__PROVIDED MATERIAL__:
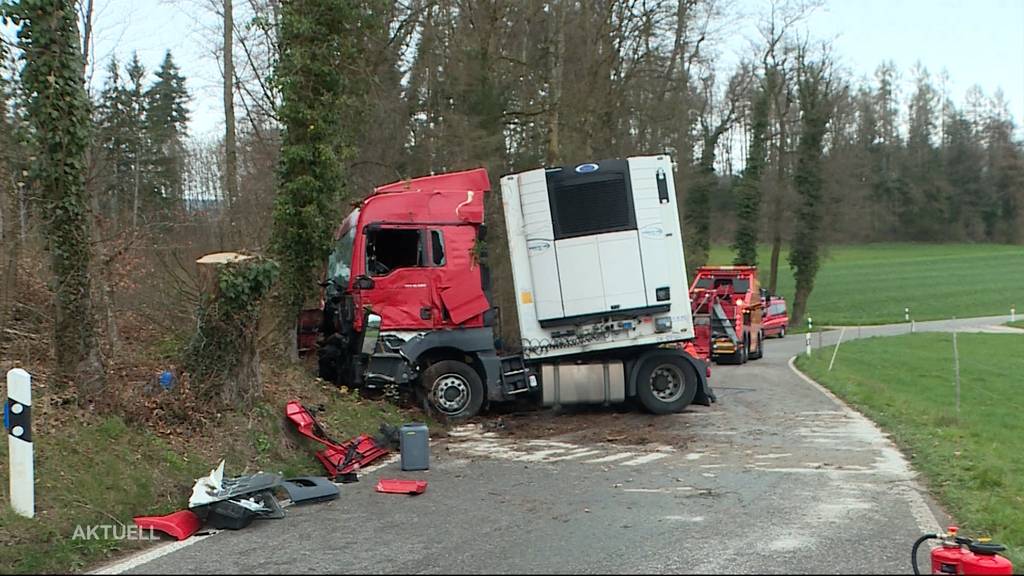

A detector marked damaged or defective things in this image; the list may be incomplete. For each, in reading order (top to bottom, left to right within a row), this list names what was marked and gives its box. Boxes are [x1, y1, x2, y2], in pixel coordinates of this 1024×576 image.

crashed truck [309, 154, 712, 420]
damaged truck cab [317, 155, 712, 416]
detached bumper piece [288, 399, 391, 479]
detached bumper piece [374, 475, 425, 494]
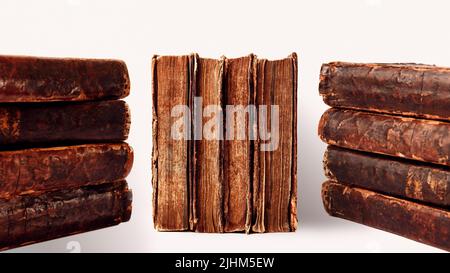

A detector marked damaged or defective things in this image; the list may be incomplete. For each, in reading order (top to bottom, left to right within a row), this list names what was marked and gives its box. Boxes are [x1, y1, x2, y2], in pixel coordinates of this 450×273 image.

tattered leather binding [0, 55, 130, 102]
tattered leather binding [320, 63, 450, 120]
tattered leather binding [0, 100, 130, 144]
tattered leather binding [0, 143, 133, 199]
tattered leather binding [152, 54, 194, 231]
tattered leather binding [253, 54, 298, 232]
tattered leather binding [318, 108, 450, 166]
tattered leather binding [326, 146, 450, 205]
tattered leather binding [0, 180, 133, 250]
tattered leather binding [322, 181, 450, 251]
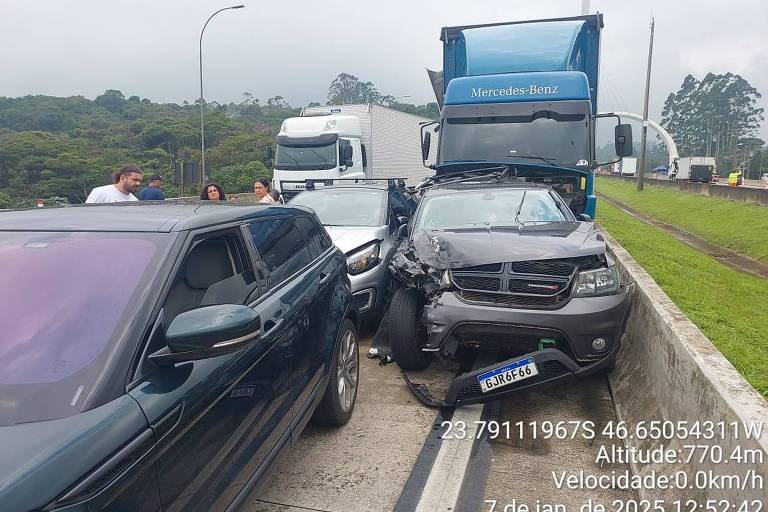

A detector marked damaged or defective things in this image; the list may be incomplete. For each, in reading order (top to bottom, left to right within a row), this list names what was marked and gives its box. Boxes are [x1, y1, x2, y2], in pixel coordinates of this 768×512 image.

crushed black suv [388, 171, 632, 408]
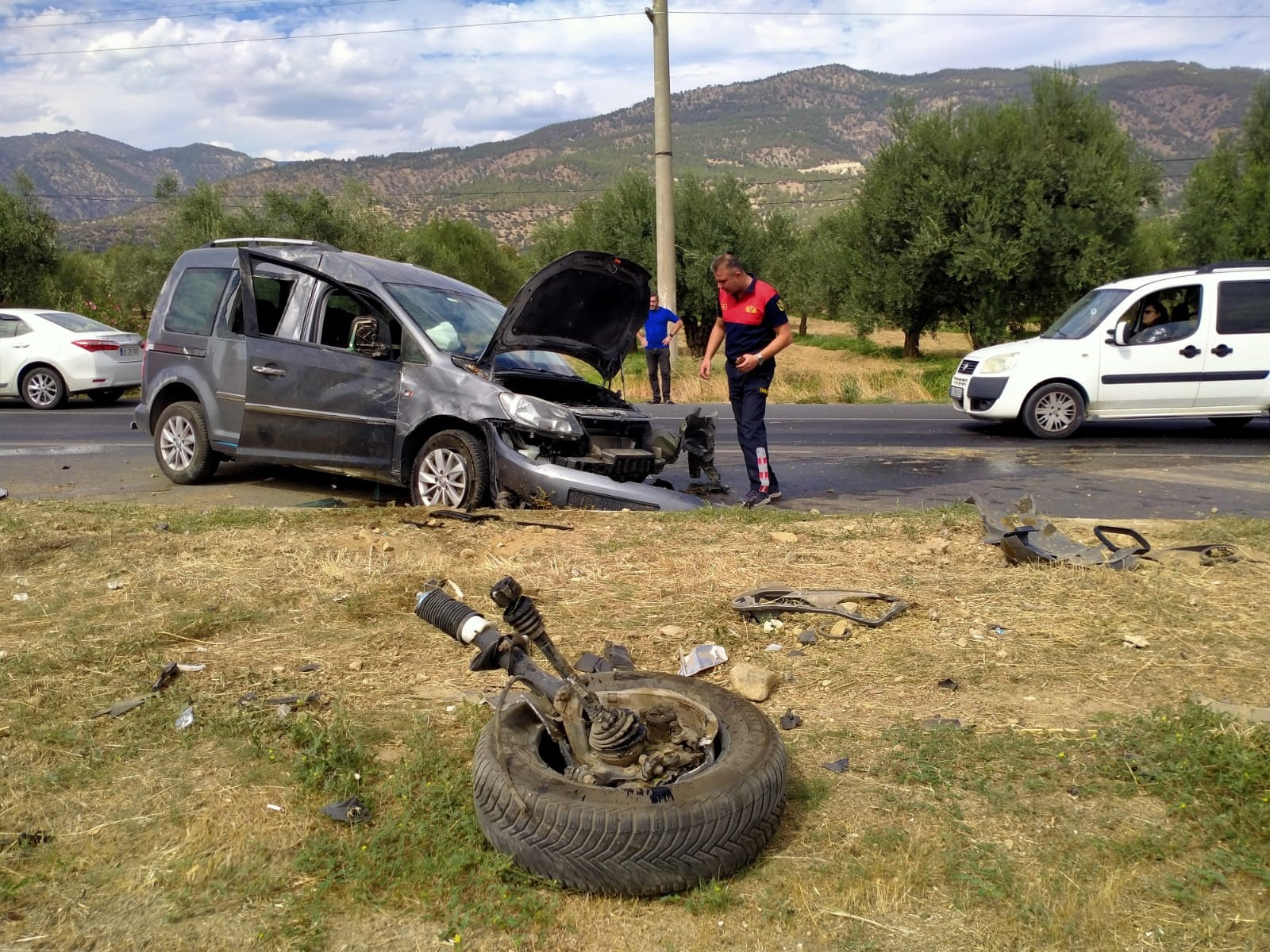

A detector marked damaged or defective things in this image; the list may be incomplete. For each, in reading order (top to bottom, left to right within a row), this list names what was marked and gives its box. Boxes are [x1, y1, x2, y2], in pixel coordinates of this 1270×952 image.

detached wheel [20, 367, 67, 406]
detached wheel [88, 387, 125, 405]
detached wheel [155, 400, 219, 482]
heavily damaged van [134, 241, 705, 511]
detached wheel [413, 428, 486, 511]
detached wheel [1016, 382, 1086, 438]
detached wheel [1206, 416, 1257, 432]
broken car part [730, 584, 908, 628]
broken car part [413, 578, 784, 895]
detached wheel [473, 666, 784, 895]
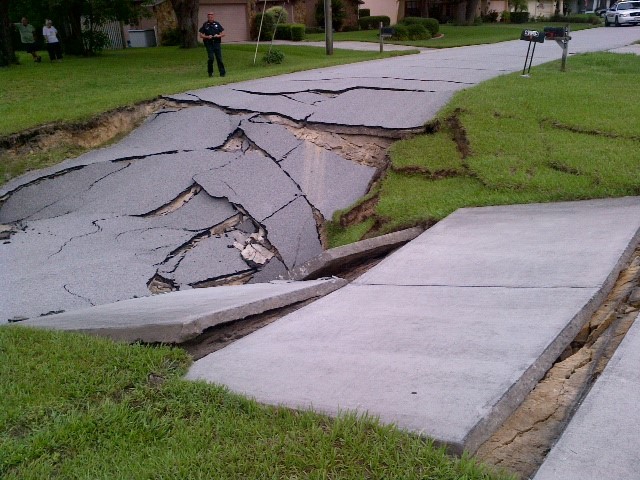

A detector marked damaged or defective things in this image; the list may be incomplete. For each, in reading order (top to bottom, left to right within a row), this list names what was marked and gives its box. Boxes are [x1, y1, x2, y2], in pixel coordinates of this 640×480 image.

cracked pavement [1, 25, 640, 318]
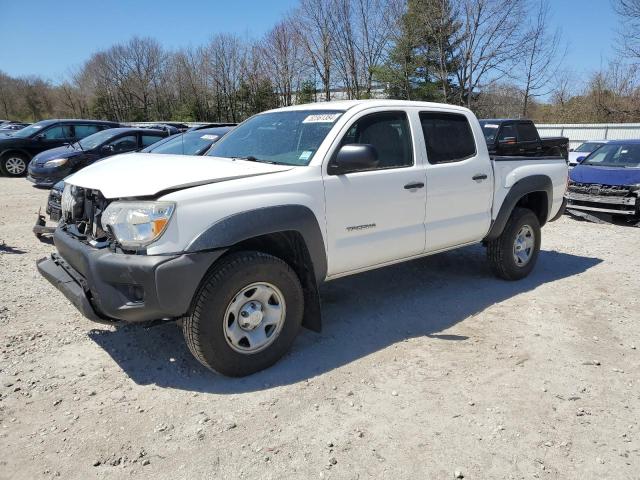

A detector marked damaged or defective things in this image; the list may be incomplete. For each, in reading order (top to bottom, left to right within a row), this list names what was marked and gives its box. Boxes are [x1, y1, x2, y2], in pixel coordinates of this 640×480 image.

__ASSIGNED TASK__:
Repeat everything in the entries above word for word, excluding the images.

__THE COMPLETED TASK__:
A detector marked damaged or defective things in this image; the list may be incomplete. For each, in reading order (top to bottom, left to right within a row), this list names what was marked and gives its box. Boxes are [x1, y1, x2, y2], in pixel coordinates of this 1024×576 image.

crashed truck [309, 154, 712, 420]
damaged truck cab [317, 155, 712, 416]
detached bumper piece [288, 399, 391, 479]
detached bumper piece [374, 475, 425, 494]

A detector marked damaged or defective things in this image; the list may be incomplete. For each, in reading order (top to bottom, left to right within a row), this list names what was marked and gives its box. Boxes are [x1, y1, x2, y2], in pixel coordinates of this 450×273 image.

tattered leather binding [0, 55, 130, 102]
tattered leather binding [320, 63, 450, 120]
tattered leather binding [0, 100, 130, 144]
tattered leather binding [0, 143, 133, 199]
tattered leather binding [152, 54, 194, 231]
tattered leather binding [253, 54, 298, 232]
tattered leather binding [318, 108, 450, 166]
tattered leather binding [326, 146, 450, 205]
tattered leather binding [0, 180, 133, 250]
tattered leather binding [322, 181, 450, 251]

A detector marked damaged or defective things in this image; the list may be incomplete. For each, in reading order (top to bottom, left to right within a row), this list names what was marked and gives its box. Boxes are [x1, y1, x2, y2], in pixel coordinates of this 768×512 image.

crushed black suv [388, 171, 632, 408]

A detector marked damaged or defective things in this image; the list may be incomplete. For each, in reading order (top to bottom, left to right within a row), this list names what was marked and gives its box. Boxes are [x1, y1, x2, y2], in pixel coordinates of this 1270×952 image.

detached wheel [20, 367, 67, 406]
detached wheel [88, 387, 125, 405]
detached wheel [155, 400, 219, 482]
heavily damaged van [134, 241, 705, 511]
detached wheel [413, 428, 486, 511]
detached wheel [1016, 382, 1086, 438]
detached wheel [1206, 416, 1257, 432]
broken car part [730, 584, 908, 628]
broken car part [413, 578, 784, 895]
detached wheel [473, 666, 784, 895]

A detector marked damaged or defective things in this image; the list may be incomplete. For each, in reading order (top to bottom, left to right within a row), this list names what was marked and gives its box. Boxes are [x1, y1, x2, y2], in pixel coordinates of this 640×480 image.

cracked pavement [1, 25, 640, 318]

A detector marked damaged or defective things in this image; the list may be incomplete. For each, in reading order (top to bottom, left to right within a row), this list names what was marked and gives its box. Boxes are [x1, y1, x2, y2], in pixel coordinates of this 640×480 image.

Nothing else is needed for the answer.